UBC receives $3.8M for Survive and Thrive Research Gacility
Photo: The Honourable Michelle Rempel, Minister of State for Western Economic Diversification, on Tuesday announced funding of $3.801 million to establish the Survive and Thrive Applied Research (STAR) facility at UBC’s Okanagan campus in Kelowna.
UBC has launched a new research innovation facility where industry and university researchers can pool their knowledge to rapidly develop novel technologies for human protection, survivability and performance in extreme or remote conditions.
On Tuesday, the Honourable Michelle Rempel, Minister of State for Western Economic Diversification, announced funding of $3.801 million to establish the Survive and Thrive Applied Research (STAR) facility at UBC’s Okanagan campus in Kelowna, BC.
STAR combines world-class research expertise and global partner networks to help commercialize innovative products and develop ideas that can be applied in a wide range of sectors, including manufacturing, natural resources, healthcare, and defense.
One of the first STAR projects is a collaboration between UBC, Kelowna-based Helios Global Technologies, and Imperial College London (UK) to develop a high-tech helmet that can reduce the risk of concussion in contact sports such as hockey and football.
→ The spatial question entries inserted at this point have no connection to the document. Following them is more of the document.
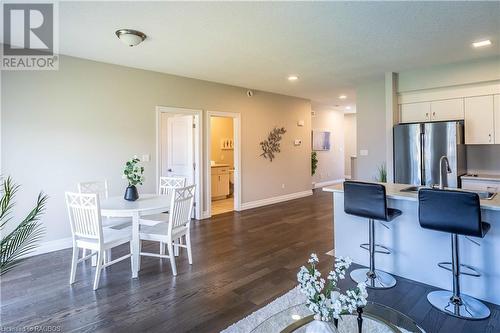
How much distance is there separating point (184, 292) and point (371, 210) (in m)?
2.03

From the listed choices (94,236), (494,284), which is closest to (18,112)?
(94,236)

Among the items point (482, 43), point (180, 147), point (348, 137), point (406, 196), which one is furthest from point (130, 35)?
point (348, 137)

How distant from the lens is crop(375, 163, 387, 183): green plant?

“Collaboration with STAR greatly enhances our capacity to develop innovative products,” says Helios CEO Martin Cronin. “It gives us access to world-class research that helps us to quickly prove out concepts and explore multi-sectoral applications, and also access to funding through our research partnerships.”
STAR partnerships create important opportunities for university researchers and their students, says Prof. Paul van Donkelaar, Director of UBC’s School of Health and Exercise Sciences and Principal Investigator with the UBC Sports Concussion Research Lab.
“We’re working on compelling projects directly related to our primary research, and which also create new ideas for future research and real-world learning opportunities for students,” says van Donkelaar. The STAR partnership with Imperial College London has led to a new collaboration accord which will include student and faculty exchanges between institutions.
“British Columbia, Canada and the UK have remarkable strengths in advanced engineering and innovative technologies, so it is even more remarkable when they bring these shared strengths together,” says Howard Drake, British High Commissioner to Canada. “This facility, along with a broader collaboration between the partners on student and academic exchanges, will advance a range of exciting real-world solutions to help the security industry. I wish everyone involved all the best for what promises to be an exciting future.”
Other STAR initiatives include development of sensors for autonomous aerial vehicles (UAVs) for use in the forestry and agriculture, and personal wireless stop-button technology for workers using large industrial machinery.